I don't know how you did it, but you convinced me that you were the finish line.
Like a best friend and a seductive lover, you told me what you thought I wanted to hear rather than the truth about real life and love. You taught me to be afraid of the uncertainty in life.
Every time I felt fear and doubt, you would grow and flourish; tightening your grip on me with every insecurity I felt.
I had moments of liberation when I lost myself to the joy of reckless abandon, but was met each and every time with your punitive judgment.
Your first effort was to create urgency for me to partner and marry. You knew that I wasn't ready, that I hadn't done the work of growing, evolving and expanding. You couldn't possibly have known what I wanted and needed in a relationship and marriage because I hadn't yet learned what that was for myself.

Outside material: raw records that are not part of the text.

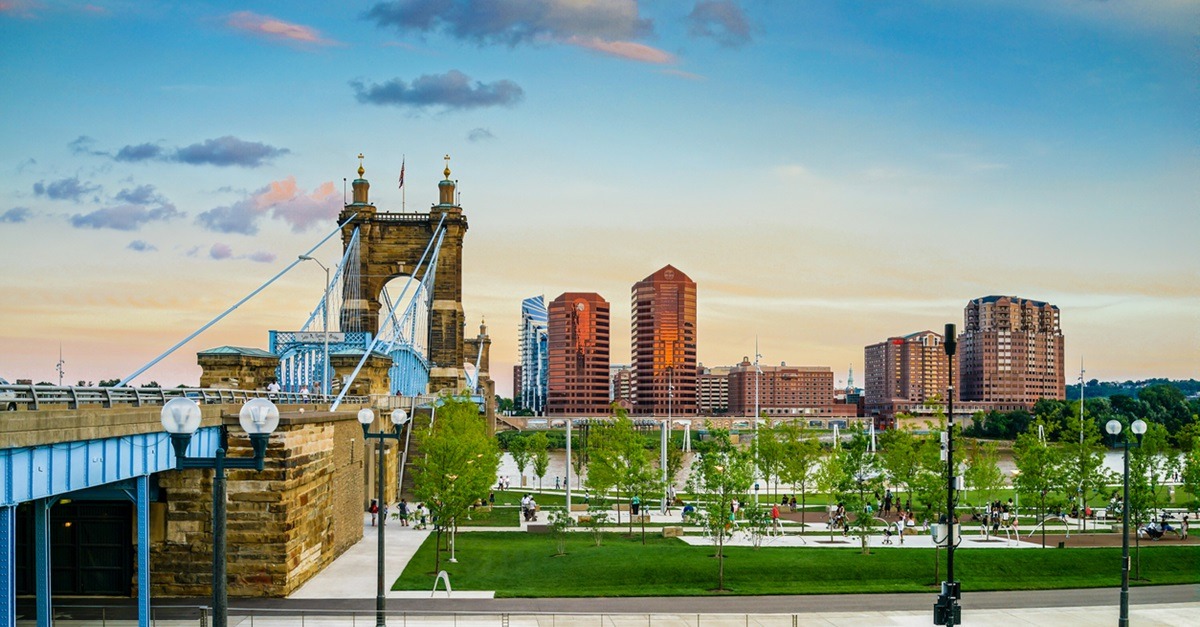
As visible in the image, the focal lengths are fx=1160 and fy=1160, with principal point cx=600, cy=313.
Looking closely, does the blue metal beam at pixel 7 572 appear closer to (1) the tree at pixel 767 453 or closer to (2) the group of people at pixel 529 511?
(2) the group of people at pixel 529 511

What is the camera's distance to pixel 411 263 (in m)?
94.1

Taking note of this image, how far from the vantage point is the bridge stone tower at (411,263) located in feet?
297

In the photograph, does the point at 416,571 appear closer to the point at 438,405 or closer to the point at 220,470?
the point at 220,470

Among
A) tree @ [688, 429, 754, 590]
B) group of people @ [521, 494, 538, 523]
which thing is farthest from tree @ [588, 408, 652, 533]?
tree @ [688, 429, 754, 590]

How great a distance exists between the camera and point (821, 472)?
56.3 metres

You forced me to doubt my own inner voice, my voice of truth.
Because of you I ignored opportunity and pushed myself into marriage when I was a beginner at love. You knew me well enough to know that I would follow you; that in my desire to be a "good" girl, I would want to do what I was "supposed" to do. And I did.
But I had two magnificent children, the most precious of my worldly possessions. So while my marriage wasn't "meant" to be, my beloved boys were. You are clearly not all bad.

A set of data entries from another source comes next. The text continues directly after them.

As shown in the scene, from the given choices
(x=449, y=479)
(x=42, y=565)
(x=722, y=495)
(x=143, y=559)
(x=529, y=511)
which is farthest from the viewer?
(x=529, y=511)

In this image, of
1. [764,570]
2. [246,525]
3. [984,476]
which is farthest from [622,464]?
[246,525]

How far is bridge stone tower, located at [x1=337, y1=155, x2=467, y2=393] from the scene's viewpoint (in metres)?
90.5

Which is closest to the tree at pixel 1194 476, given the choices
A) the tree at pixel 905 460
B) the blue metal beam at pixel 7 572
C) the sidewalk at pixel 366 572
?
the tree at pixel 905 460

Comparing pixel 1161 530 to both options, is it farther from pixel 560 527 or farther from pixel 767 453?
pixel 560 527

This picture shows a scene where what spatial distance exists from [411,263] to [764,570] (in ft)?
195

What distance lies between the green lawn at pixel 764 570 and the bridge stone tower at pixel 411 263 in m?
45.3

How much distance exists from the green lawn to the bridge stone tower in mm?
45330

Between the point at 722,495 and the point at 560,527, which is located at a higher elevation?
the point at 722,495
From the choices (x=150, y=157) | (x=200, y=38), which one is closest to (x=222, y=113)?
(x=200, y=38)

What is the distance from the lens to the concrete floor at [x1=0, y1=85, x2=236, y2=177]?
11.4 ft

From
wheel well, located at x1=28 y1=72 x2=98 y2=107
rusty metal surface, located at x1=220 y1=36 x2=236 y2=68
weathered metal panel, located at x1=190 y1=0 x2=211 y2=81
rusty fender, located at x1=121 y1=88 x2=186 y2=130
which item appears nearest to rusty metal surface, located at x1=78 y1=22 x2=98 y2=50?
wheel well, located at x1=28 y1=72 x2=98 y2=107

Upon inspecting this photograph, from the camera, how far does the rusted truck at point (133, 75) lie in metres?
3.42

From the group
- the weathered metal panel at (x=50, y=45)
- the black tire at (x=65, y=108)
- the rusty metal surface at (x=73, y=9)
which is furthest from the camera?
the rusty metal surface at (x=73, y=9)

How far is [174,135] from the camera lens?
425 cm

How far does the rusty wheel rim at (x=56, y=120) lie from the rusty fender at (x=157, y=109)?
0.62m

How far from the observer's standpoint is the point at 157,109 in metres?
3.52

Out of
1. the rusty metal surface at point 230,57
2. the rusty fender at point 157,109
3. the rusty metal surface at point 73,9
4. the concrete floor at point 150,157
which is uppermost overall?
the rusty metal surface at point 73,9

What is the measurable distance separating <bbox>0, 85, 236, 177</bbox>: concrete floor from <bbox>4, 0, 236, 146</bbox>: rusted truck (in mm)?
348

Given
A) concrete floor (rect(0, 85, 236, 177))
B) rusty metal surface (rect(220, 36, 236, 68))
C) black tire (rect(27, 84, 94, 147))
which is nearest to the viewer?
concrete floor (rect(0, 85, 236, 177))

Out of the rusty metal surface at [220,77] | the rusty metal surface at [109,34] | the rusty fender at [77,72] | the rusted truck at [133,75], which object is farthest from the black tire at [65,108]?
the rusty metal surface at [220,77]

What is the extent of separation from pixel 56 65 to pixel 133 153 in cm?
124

For much of my life you tried to control my choices, and you showed no mercy in how you did so. You used guilt, shame, fear and overwhelm as your tools, tools that caused moments of deep pain, confusion and sadness.
And you talked to me endlessly. You rambled on about my body, my intellect, my competence, my limitations and my ability to trust the future. So many of my choices and decisions were made in an erroneous and disempowered partnership with you.
For so long I allowed you to be part of my circle of support, choosing to believe that you were acting in my best interest. But now I know better.
Perhaps you were trying to keep me safe and secure, and for that I feel gratitude. But in your cautious control I learned to stay within the lines when everything I have always wanted lay outside.
It took my divorce, many risks, more tears than you can imagine, and a true circle of extraordinary and loving support to begin to let you go.
In fact, even though you held me in your trance for so long, you actually proved only to be the long way around and detour to the life and love I am meant to have, and that I continue to create.
Yes, it was a long road and it was dark, unpaved and at many times quite lonely. But the darkness and loneliness only forced me to get to know and begin to deeply love myself. In the quiet, and through my tears, I was able to finally hear my beautiful, smart and powerful voice. My soul voice... the voice of my truth.
The more I talked to and listened to myself, the more empowered I became. I realized that there is no such thing as a finish line, there is only the power of now and my ability to speak my truth as I create what comes next.
While you masqueraded as such a powerful force, you actually never existed at all.
So in some ways I thank you, for without you, I wouldn't have what my heart truly desires.